CHALLENGE
Repeat word for word the lines that run from the line containing "From this perspective, is" through the end of the lines below, including both ends.
--- Begin ---
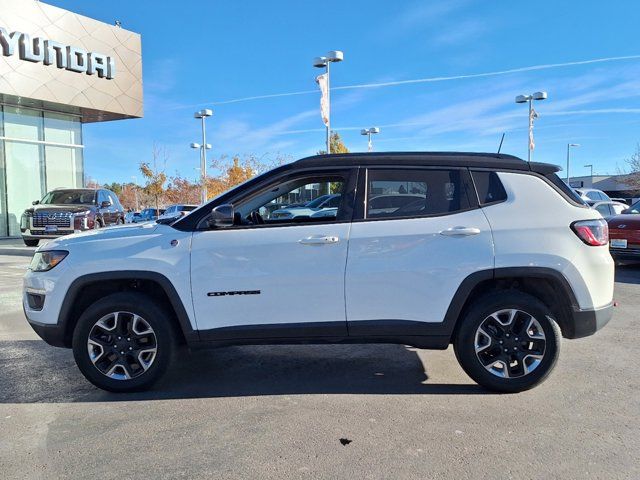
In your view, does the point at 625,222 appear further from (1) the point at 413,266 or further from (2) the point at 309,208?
(1) the point at 413,266

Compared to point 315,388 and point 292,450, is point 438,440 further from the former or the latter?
point 315,388

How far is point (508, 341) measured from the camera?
3938mm

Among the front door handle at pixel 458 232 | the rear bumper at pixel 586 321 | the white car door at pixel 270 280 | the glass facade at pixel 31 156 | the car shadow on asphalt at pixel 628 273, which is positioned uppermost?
the glass facade at pixel 31 156

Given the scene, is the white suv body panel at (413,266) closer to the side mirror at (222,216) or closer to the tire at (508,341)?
the tire at (508,341)

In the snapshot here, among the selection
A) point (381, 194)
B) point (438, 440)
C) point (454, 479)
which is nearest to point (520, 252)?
point (381, 194)

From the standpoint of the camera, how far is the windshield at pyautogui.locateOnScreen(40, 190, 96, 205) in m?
15.7

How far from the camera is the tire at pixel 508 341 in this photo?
3.89 m

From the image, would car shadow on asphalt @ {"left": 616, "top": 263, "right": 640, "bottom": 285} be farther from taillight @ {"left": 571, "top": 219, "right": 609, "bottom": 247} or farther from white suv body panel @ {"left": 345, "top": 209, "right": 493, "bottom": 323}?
white suv body panel @ {"left": 345, "top": 209, "right": 493, "bottom": 323}

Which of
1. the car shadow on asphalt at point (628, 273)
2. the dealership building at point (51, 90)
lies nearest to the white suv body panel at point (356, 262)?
the car shadow on asphalt at point (628, 273)

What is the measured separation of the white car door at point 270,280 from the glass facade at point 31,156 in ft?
71.4

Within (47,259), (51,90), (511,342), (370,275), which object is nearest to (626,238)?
(511,342)

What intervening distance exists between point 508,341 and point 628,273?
26.0 feet

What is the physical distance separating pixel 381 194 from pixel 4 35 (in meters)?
20.7

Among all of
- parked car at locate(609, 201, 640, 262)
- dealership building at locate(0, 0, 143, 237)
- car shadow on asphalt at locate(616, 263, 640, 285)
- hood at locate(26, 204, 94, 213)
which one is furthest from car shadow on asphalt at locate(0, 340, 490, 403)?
dealership building at locate(0, 0, 143, 237)
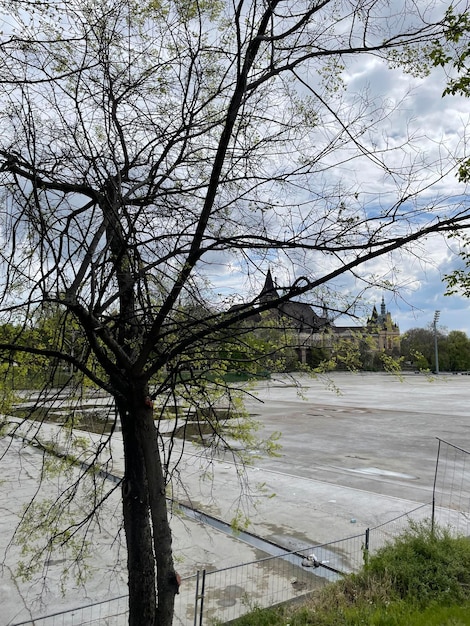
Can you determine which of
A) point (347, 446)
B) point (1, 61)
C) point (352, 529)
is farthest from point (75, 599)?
point (347, 446)

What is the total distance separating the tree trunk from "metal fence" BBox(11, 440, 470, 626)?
45.5 inches

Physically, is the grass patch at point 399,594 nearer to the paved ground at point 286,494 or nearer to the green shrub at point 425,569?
the green shrub at point 425,569

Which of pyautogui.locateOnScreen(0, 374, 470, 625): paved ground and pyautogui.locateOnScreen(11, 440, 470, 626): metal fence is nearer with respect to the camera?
pyautogui.locateOnScreen(11, 440, 470, 626): metal fence

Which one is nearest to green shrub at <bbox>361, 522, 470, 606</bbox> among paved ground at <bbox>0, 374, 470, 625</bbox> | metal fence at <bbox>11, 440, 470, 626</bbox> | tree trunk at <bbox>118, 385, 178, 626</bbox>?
metal fence at <bbox>11, 440, 470, 626</bbox>

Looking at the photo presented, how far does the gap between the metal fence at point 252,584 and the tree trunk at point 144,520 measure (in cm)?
116

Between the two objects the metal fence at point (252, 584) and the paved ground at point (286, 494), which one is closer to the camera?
the metal fence at point (252, 584)

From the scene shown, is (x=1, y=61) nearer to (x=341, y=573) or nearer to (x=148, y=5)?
(x=148, y=5)

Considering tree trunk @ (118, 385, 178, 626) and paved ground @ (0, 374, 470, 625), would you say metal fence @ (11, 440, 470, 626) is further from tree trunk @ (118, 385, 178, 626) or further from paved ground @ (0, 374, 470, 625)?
tree trunk @ (118, 385, 178, 626)

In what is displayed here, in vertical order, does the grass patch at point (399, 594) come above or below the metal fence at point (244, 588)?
above

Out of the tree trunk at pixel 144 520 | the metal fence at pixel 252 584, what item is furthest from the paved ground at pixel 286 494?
the tree trunk at pixel 144 520

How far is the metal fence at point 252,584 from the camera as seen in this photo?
221 inches

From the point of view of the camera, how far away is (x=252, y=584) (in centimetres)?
664

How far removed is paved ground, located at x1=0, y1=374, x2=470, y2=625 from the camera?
254 inches

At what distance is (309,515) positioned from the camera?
965 cm
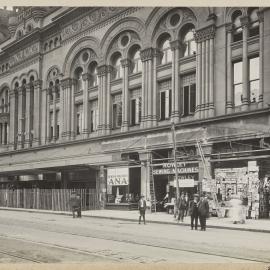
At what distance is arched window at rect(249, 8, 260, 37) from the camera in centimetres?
2988

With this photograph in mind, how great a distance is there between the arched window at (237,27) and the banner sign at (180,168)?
26.1ft

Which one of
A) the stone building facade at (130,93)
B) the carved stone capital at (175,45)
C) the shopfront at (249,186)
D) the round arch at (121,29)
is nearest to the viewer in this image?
the shopfront at (249,186)

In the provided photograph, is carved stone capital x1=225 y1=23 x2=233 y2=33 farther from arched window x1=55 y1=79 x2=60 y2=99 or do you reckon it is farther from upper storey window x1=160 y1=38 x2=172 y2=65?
arched window x1=55 y1=79 x2=60 y2=99

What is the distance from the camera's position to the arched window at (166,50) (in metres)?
35.9

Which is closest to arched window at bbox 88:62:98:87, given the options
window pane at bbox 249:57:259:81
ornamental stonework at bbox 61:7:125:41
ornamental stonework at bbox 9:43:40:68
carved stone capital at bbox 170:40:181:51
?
ornamental stonework at bbox 61:7:125:41

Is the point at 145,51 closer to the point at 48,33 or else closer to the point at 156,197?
the point at 156,197

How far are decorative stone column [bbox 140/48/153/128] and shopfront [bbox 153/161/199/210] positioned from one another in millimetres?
3517

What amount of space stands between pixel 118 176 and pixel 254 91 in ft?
40.3

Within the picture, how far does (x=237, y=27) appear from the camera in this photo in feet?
102

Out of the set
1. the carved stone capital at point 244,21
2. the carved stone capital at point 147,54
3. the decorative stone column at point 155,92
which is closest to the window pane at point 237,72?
the carved stone capital at point 244,21

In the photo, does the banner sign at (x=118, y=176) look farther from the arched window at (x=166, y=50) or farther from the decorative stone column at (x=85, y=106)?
the arched window at (x=166, y=50)

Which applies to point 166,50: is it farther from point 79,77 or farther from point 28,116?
point 28,116

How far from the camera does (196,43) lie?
33281mm

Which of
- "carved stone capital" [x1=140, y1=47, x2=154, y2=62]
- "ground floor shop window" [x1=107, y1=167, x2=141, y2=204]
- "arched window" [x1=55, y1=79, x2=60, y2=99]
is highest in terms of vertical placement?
"carved stone capital" [x1=140, y1=47, x2=154, y2=62]
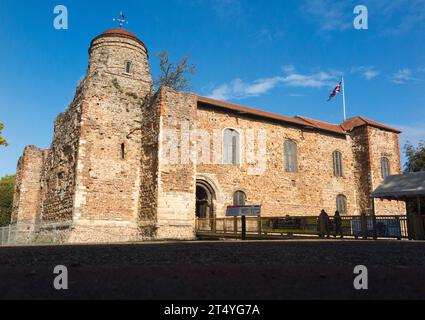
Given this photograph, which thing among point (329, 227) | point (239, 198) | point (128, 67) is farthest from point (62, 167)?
point (329, 227)

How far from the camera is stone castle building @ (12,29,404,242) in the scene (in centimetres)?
1634

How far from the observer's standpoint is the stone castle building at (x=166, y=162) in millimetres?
16344

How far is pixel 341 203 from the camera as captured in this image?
25.2m

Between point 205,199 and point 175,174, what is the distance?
4167 mm

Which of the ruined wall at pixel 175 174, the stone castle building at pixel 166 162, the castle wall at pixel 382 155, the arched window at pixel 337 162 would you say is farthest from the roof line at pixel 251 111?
the ruined wall at pixel 175 174

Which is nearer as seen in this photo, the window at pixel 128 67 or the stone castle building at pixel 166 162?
the stone castle building at pixel 166 162

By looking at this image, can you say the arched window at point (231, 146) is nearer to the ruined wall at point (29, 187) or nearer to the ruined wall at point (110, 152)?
the ruined wall at point (110, 152)

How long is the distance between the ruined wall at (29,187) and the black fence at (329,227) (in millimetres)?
13368

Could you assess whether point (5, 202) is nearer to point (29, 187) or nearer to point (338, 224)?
point (29, 187)

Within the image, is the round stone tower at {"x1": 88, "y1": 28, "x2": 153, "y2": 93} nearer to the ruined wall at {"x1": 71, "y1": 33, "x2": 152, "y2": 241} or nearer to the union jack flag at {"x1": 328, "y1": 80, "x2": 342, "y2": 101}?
the ruined wall at {"x1": 71, "y1": 33, "x2": 152, "y2": 241}

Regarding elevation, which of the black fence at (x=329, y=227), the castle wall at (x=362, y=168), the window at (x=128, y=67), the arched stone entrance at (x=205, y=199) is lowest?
the black fence at (x=329, y=227)

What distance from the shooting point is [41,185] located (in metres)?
21.8
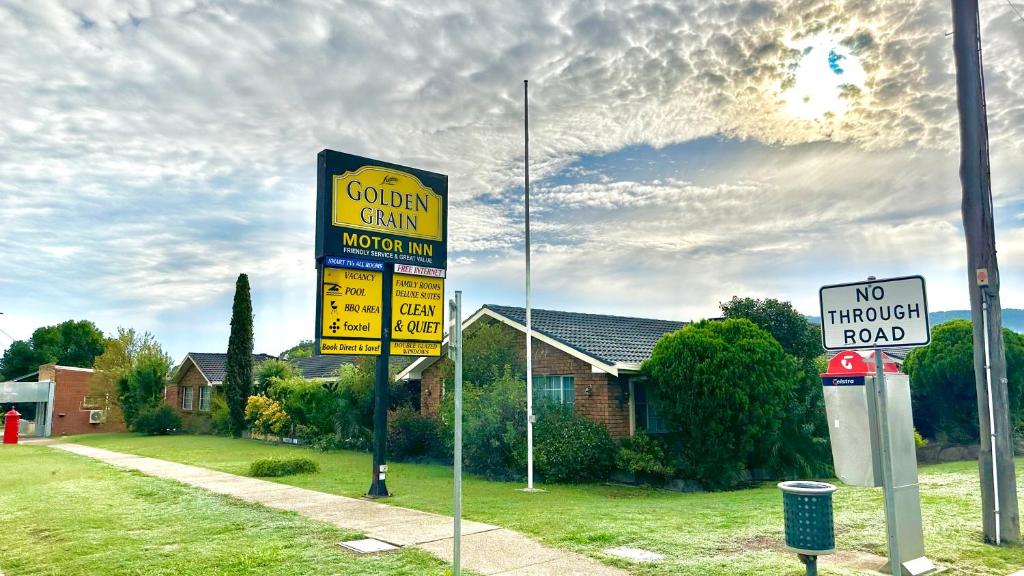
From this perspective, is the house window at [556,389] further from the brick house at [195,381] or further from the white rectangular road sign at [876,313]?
the brick house at [195,381]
--- End ---
ANSWER TO THE PROBLEM
From this perspective, is the house window at [556,389] further from the brick house at [195,381] or further from the white rectangular road sign at [876,313]?
the brick house at [195,381]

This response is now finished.